I tried to change the conversation since it seemed to upset her but she brought it back to him. She stopped what she was doing and leaned in. A friend of her father’s had visited the bar one night and cried while talking about him. She told me this was what she couldn’t take and why she couldn’t stay.
Everything reminded her of him. Everyone telling her how much they loved her father, how much they missed him, how much she looks like him, and what a great guy he was. She stopped for a moment and looked off into the distance.
“I just can’t take it any more,” she said in a half-whisper.
Though she didn’t say and may not even know it, I realized that she needed to get away to heal. Her father’s death was a constant open wound. She didn’t tell me this. But this is what I understood from her words and body language.
The same thing happens to us in our writing. Or, at least it should. We as writers should be able to convey this through writer observation. If I were writing this scene, the bartender shouldn't tell the patron, “See, I have to get away because I need to psychically heal in order to return to the world I’ve always known.” The subtext should come to the reader naturally and not be spoon-fed to them, the same way this information comes to us in our daily lives.
I keep thinking about our conversation. It affected me. I hope it turns out well for her. If she were a book, I would keep turning the pages to find out how it all turns out. This is the type of book I want to write.
Let me know how what you observe plays into your writing. What kinds of things have you observed that have helped you in your writing?
-*-*-
= THE PROBLEM =
In the text on observation and subtext in writing, who came into the bar one night and cried while talking about the bartender's father?
-*-*-
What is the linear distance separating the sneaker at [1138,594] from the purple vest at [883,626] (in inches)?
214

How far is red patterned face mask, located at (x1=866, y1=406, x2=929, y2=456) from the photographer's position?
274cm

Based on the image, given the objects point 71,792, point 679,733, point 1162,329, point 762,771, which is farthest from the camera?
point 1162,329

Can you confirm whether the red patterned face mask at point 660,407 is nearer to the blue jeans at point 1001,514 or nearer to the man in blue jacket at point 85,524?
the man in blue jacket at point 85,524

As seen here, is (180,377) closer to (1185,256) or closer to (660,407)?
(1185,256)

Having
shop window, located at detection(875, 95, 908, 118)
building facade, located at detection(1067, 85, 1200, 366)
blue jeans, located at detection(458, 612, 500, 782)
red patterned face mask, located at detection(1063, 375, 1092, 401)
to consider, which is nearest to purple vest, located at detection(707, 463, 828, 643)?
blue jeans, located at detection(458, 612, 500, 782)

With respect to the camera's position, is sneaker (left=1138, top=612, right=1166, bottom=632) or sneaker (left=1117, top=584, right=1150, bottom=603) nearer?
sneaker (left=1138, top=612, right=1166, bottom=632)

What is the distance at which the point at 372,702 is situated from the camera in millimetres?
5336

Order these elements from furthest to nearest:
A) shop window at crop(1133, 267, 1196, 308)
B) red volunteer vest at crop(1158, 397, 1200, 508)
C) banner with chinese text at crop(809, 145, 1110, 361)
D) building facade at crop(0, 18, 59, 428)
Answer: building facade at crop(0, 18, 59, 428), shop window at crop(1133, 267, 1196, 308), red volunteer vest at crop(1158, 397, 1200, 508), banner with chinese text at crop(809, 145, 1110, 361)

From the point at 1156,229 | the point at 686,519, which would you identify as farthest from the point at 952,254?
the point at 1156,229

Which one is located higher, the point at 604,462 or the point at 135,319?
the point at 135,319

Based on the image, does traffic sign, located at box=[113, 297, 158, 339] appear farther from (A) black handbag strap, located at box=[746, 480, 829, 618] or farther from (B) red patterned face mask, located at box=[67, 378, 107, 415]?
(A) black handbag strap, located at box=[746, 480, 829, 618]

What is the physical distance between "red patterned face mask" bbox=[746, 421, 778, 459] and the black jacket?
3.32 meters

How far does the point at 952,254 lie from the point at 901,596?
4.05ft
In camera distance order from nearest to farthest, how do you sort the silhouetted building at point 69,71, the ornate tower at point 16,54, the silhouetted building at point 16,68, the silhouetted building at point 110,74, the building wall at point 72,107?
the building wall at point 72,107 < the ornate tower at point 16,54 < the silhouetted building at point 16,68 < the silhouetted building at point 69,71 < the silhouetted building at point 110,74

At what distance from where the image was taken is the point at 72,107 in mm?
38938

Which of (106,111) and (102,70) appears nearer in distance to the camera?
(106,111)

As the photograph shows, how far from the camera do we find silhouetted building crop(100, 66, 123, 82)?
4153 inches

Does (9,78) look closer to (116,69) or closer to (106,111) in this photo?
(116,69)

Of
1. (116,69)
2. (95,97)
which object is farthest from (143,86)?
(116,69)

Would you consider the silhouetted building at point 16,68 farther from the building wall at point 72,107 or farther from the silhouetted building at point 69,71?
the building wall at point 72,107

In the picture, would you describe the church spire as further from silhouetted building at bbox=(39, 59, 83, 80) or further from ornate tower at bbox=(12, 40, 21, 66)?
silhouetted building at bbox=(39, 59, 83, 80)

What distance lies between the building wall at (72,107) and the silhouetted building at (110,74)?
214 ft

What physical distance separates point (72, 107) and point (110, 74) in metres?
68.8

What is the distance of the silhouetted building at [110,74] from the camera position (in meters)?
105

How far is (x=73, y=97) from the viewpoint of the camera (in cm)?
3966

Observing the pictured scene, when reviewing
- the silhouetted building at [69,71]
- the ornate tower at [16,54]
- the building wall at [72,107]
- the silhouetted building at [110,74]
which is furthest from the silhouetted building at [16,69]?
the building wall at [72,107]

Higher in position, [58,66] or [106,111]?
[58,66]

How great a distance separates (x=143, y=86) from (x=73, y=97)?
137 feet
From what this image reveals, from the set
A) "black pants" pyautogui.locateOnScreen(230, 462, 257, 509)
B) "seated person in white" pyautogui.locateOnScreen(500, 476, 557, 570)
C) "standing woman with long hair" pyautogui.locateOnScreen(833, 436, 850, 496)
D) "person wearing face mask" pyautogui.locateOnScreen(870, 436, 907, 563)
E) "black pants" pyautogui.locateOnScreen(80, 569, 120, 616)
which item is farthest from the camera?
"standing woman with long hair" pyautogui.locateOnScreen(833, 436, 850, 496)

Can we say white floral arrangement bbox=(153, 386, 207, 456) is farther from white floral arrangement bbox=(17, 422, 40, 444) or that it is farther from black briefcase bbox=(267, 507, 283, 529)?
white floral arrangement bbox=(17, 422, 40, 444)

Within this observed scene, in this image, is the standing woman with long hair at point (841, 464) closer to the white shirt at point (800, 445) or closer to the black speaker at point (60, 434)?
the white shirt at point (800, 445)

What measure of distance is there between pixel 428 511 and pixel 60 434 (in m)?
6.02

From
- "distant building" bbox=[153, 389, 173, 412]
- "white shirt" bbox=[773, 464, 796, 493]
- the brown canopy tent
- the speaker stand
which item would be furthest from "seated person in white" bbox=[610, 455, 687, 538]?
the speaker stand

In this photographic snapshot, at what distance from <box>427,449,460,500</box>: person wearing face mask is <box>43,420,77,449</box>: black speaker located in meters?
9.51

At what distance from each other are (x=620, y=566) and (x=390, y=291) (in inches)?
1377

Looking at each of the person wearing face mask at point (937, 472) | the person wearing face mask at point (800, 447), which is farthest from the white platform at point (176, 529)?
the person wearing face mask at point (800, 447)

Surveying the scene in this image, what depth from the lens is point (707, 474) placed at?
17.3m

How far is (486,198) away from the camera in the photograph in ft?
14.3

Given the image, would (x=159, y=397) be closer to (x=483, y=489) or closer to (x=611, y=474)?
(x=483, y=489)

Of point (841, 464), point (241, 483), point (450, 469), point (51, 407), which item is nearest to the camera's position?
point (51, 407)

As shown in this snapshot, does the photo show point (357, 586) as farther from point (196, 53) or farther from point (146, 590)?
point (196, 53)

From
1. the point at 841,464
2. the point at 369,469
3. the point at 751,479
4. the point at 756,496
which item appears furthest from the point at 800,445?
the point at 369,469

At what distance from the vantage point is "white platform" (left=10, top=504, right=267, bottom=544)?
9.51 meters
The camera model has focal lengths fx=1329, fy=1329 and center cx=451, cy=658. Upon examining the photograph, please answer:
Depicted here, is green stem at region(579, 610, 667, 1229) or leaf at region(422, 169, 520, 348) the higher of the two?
-*-*-
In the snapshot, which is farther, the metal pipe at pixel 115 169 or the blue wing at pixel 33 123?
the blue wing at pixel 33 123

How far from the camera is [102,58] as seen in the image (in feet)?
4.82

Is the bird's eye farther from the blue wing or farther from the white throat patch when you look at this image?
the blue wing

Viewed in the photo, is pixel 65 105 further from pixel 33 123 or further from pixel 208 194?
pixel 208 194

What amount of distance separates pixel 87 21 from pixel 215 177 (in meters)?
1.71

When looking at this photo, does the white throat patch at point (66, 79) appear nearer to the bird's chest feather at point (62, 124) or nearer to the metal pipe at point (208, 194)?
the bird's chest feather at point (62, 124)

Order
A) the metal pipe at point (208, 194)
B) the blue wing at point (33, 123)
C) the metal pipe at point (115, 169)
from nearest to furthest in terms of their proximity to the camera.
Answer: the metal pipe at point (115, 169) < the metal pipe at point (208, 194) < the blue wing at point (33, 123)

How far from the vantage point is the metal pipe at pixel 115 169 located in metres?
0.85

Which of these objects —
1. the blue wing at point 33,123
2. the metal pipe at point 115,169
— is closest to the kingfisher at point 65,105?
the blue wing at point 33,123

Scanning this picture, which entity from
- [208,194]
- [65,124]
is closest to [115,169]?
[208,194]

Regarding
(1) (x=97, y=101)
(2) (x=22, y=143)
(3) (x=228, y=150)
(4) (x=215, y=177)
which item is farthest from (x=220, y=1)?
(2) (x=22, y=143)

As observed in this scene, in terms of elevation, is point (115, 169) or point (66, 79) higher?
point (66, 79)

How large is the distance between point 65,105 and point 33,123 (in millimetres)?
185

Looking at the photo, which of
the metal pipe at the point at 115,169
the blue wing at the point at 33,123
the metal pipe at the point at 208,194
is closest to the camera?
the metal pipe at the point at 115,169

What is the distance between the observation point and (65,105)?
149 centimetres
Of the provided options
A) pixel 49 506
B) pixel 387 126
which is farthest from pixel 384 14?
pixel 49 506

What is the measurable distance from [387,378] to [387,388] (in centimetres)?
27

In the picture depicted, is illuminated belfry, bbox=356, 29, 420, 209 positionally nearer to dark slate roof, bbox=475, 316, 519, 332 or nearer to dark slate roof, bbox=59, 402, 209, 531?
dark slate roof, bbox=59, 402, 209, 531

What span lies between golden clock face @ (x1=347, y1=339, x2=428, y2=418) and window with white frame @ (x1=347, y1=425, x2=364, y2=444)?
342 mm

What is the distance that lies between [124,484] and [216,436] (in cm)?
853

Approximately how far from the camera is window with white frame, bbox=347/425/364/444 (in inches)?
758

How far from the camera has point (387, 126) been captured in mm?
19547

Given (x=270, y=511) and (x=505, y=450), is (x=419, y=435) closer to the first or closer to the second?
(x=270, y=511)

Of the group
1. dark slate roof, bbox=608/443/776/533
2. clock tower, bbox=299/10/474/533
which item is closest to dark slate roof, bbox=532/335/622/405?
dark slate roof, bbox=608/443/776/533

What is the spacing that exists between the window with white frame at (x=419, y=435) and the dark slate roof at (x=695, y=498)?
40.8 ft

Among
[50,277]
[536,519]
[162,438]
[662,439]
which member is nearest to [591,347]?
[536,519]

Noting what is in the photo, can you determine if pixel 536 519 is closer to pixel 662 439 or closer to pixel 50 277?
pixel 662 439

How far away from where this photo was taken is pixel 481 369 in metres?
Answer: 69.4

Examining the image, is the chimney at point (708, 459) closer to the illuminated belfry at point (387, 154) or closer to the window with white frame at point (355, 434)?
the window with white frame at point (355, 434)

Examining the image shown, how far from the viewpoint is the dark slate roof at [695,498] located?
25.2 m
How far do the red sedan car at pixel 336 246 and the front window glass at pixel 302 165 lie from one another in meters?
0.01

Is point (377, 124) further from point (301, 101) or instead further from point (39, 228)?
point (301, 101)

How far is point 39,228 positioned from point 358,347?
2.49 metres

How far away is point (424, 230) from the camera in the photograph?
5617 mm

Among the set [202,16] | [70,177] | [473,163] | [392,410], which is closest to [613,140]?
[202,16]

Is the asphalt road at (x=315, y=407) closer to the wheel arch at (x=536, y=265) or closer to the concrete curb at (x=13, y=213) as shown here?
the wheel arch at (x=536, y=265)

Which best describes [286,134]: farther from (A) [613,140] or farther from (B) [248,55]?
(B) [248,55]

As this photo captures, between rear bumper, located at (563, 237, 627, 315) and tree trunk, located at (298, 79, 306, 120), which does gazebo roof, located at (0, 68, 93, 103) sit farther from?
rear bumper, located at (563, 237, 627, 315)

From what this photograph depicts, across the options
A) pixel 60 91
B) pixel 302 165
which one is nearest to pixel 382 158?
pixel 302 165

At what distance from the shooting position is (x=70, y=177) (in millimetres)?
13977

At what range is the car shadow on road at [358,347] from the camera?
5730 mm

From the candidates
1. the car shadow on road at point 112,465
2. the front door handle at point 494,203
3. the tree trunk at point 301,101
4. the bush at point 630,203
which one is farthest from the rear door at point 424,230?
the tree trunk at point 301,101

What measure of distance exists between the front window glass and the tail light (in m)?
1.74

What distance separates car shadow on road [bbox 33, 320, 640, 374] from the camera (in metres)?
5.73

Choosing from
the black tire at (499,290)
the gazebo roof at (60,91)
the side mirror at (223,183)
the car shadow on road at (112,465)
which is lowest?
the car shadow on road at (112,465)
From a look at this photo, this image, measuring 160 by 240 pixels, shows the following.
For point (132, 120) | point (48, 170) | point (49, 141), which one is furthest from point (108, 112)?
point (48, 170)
-*-*-
= PROBLEM SOLUTION =
A friend of her father's.